[WHAT TO DO] Rewrite the items below with every "Curtain" switched to "Drapery" and nothing else changed. Leave the pictures out.

————

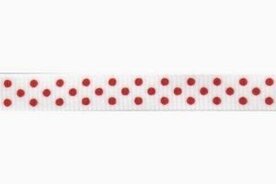 Wit lint met rode stipjes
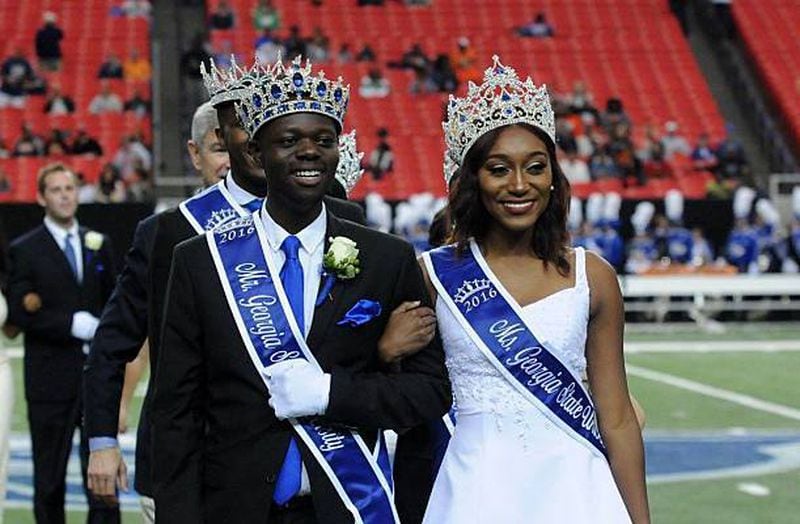 Last year's Georgia State University homecoming court winners smile for the camera.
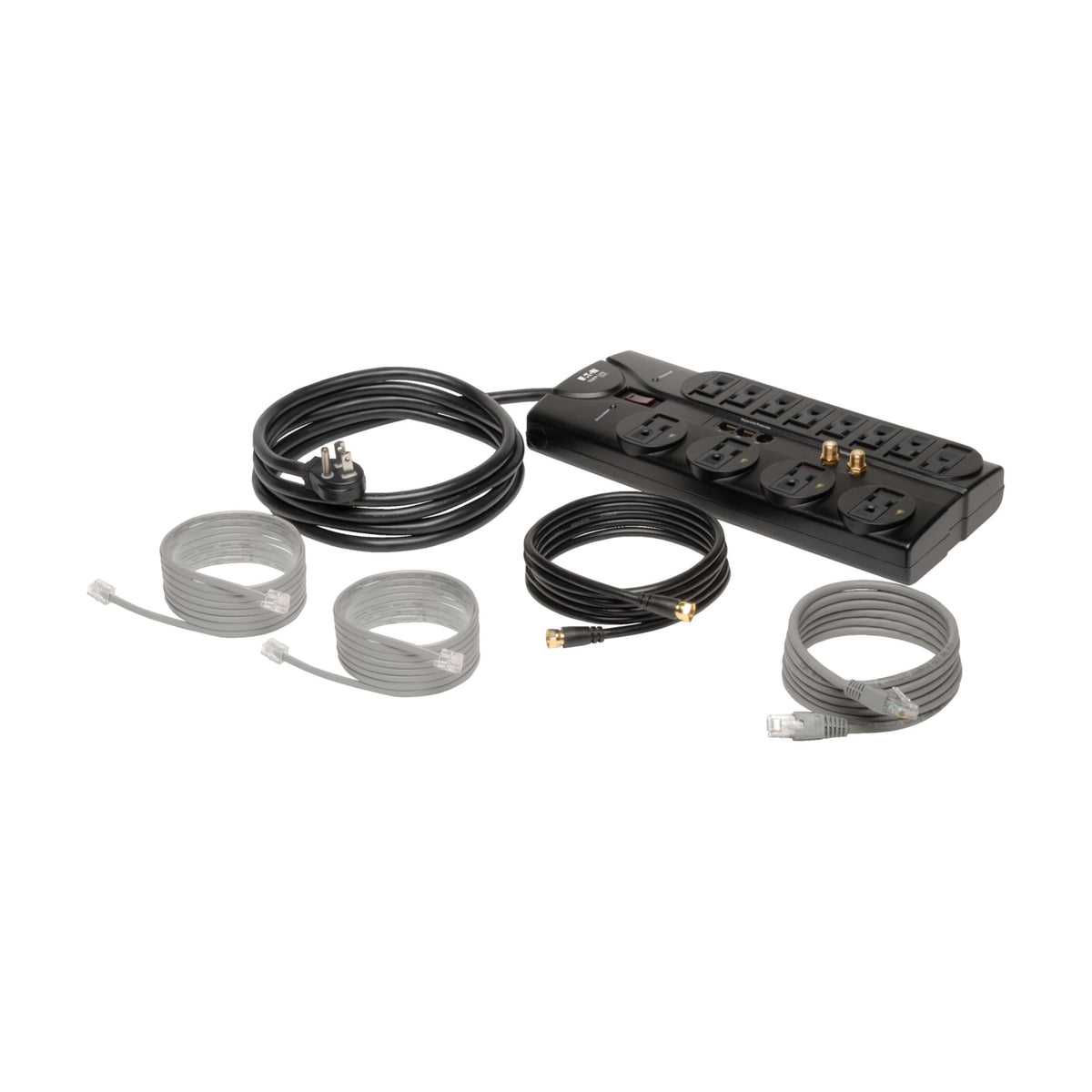 TRIPP LITE TLP1208SAT diagnostic LEDs confirm grounding and protection status.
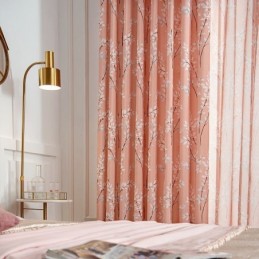 Curtain Made to Measure Curtain American Style Plant Printed Semi Blackout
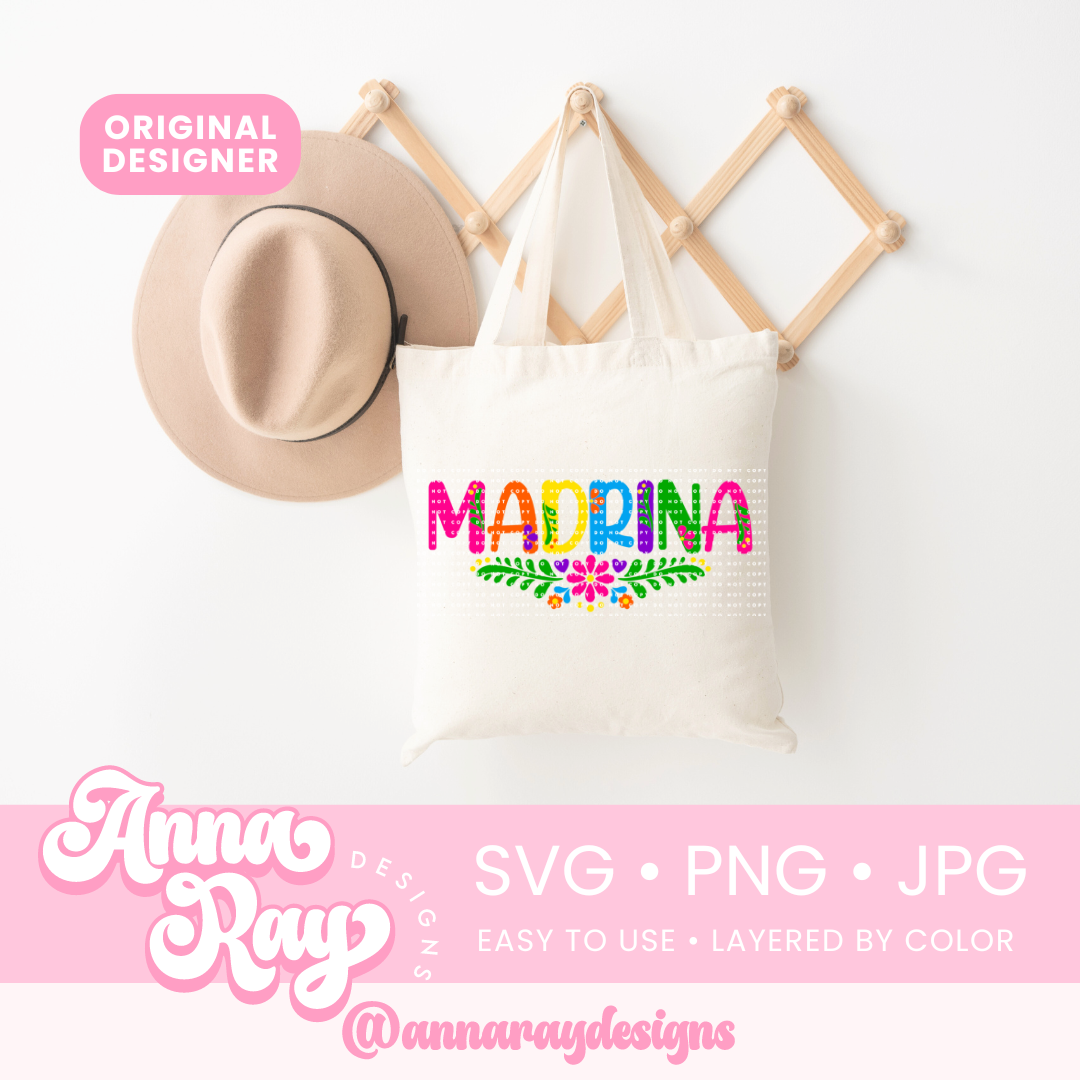 Colorful Floral Madrina SVG PNG JPG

————

[EXERCISE OUTPUT]
 Wit lint met rode stipjes
 Last year's Georgia State University homecoming court winners smile for the camera.
 TRIPP LITE TLP1208SAT diagnostic LEDs confirm grounding and protection status.
 Drapery Made to Measure Drapery American Style Plant Printed Semi Blackout
 Colorful Floral Madrina SVG PNG JPG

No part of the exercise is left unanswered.